Zwei "Kameraden" wurden wegen Steinwürfen festgenommen und dann wieder freigelassen, nachdem ihre Mitdemonstranten sich weigerten, andernfalls ihren Weg nicht fortzusetzen. Polizeilicher Kuschelkurs für Nazis.
Alle diese Informationen beruhen auf glaubwürdigen Augenzeugenberichten.

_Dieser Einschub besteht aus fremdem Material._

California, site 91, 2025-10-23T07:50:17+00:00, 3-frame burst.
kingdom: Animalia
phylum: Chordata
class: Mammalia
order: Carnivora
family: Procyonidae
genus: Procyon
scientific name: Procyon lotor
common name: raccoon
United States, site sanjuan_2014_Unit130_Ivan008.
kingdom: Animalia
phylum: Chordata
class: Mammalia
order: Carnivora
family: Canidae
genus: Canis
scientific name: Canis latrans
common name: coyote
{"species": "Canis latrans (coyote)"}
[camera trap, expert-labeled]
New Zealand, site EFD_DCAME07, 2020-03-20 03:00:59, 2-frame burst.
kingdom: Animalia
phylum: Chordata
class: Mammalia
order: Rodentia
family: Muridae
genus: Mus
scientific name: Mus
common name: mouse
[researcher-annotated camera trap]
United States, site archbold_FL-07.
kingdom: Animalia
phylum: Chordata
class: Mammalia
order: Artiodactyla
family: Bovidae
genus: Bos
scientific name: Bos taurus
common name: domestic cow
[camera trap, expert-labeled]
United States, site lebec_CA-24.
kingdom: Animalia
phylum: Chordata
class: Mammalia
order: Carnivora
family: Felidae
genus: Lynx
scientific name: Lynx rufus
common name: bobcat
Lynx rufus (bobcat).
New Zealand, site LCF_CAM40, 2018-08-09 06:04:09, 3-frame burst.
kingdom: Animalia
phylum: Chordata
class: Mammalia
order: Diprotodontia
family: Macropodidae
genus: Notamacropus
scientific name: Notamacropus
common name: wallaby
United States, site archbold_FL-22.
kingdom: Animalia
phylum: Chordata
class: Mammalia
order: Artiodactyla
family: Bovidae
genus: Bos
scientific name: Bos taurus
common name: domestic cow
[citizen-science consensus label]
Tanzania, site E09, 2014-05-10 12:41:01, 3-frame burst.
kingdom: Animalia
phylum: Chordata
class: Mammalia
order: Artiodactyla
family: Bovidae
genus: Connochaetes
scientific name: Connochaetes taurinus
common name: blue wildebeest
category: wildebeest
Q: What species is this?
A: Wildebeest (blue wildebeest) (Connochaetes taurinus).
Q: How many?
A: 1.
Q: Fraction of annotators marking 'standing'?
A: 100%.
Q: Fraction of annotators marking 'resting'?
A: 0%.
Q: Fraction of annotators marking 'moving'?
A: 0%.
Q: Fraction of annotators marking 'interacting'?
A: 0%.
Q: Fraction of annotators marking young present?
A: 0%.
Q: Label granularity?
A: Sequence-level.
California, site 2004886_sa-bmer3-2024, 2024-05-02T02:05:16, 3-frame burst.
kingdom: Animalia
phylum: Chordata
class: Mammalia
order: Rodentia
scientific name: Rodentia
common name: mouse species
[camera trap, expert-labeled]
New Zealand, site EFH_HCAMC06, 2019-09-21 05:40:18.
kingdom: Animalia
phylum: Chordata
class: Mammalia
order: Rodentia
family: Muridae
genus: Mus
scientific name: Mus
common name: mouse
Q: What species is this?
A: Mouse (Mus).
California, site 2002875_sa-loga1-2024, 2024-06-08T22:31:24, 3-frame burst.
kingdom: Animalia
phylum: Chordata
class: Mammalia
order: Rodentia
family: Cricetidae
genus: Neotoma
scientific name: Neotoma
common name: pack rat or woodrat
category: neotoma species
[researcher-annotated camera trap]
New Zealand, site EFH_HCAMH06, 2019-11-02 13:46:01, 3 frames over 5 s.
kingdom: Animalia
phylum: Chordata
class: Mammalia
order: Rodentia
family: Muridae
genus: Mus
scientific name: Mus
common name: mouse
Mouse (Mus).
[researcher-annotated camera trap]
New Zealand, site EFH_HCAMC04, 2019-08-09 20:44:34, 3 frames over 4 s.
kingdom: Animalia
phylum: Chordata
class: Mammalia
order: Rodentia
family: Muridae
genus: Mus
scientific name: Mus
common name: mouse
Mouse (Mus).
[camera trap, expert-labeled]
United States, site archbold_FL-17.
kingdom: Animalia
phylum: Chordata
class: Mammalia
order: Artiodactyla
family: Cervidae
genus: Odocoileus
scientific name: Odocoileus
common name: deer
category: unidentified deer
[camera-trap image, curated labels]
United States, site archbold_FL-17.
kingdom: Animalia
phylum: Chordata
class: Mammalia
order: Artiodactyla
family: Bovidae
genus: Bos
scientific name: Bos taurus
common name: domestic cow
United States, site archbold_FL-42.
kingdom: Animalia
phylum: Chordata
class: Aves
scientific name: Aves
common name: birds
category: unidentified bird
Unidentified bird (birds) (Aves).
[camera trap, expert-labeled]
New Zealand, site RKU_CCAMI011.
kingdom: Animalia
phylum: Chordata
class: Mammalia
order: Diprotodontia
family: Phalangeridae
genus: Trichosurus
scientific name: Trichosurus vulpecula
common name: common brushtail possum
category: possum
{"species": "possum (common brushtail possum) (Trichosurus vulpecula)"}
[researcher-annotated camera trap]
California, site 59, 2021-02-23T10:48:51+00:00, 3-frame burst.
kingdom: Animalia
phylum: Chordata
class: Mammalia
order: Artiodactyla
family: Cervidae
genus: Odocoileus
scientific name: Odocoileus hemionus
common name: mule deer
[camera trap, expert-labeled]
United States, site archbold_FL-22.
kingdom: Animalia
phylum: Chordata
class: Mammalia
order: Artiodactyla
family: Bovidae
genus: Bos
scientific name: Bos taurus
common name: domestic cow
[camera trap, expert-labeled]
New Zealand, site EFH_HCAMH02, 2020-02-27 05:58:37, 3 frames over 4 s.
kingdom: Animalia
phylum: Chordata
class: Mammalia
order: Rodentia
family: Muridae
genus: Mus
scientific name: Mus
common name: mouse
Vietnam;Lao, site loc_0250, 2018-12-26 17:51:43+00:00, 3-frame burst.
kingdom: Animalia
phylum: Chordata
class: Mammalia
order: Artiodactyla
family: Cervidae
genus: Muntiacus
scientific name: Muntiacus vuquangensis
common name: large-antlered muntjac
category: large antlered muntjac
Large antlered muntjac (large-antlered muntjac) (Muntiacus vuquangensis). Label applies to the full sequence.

Der schwarz-grüne Magistrat Frankfurts, der Innenminister des Landes Hessen und die von ihm politisch angeleiteten Polizeiführungen in Hessen und Frankfurt haben mit der heutigen polizeilichen Materialschlacht gegen uns AntifaschistInnen deutlich gezeigt, daß sie jede gesellschaftlichen Eigeninitiative gegen Faschismus nur in dem von ihnen selbst gezogenen engen Rahmen dulden wollen. Für sie ist das eine offensichtlich wichtige gesellschaftliche Machtfrage. Allen liberalen Bekundungen zum Trotz haben sie politisch eine Situation zu verantworten, in der die Nazis über Monate folgenlos mit Gewaltdrohungen, rassistischer Hetze und offenem Nazivokabular bis hin zur unverhüllten Selbstbezeichnung als "Nazi" geworben werden konnte. Man mußte sich schon Augen und Ohren gleichzeitig zuhalten um dies zu ignorieren. Oder man hätte wirksam und konsequent einschreiten, das heißt: de Demonstration verbieten und damit die politische Mitverantwortung für sie ablehnen müssen. Es ist paradox, daß dieselben, die ein Demonstrationsverbot für "symbolische Politik" halten (Boris Rhein) in ihrem sonstigen Antifaschismus konsequent rein symbolisch agieren. Die Anti-Nazi-Koordination hat aufgrund ihres Aufrufs, in dem seit März 2007 offen zu einer Blockade der Nazidemonstration auch außerhalb des Rahmens der Legalität aufgerufen worden war, eine vorher nicht erwartete gesellschaftliche Breite des Widerstands gegen Nazifaschismus organisieren könne (vgl. UnterstützerInnen-Liste). Bei aller Unterschiedlichkeit der Kräfte dieses Bündnis liegt hier ein möglicher Kern für eine antifaschistische zukünftige Massenbewegung in Frankfurt, die sich auch unter Druck nicht spalten läßt, und in ihren Aktionen Masse und Entschiedenheit künftig noch erfolgreicher miteinander verbindet. Eine detailliertere Auswertung wird folgen.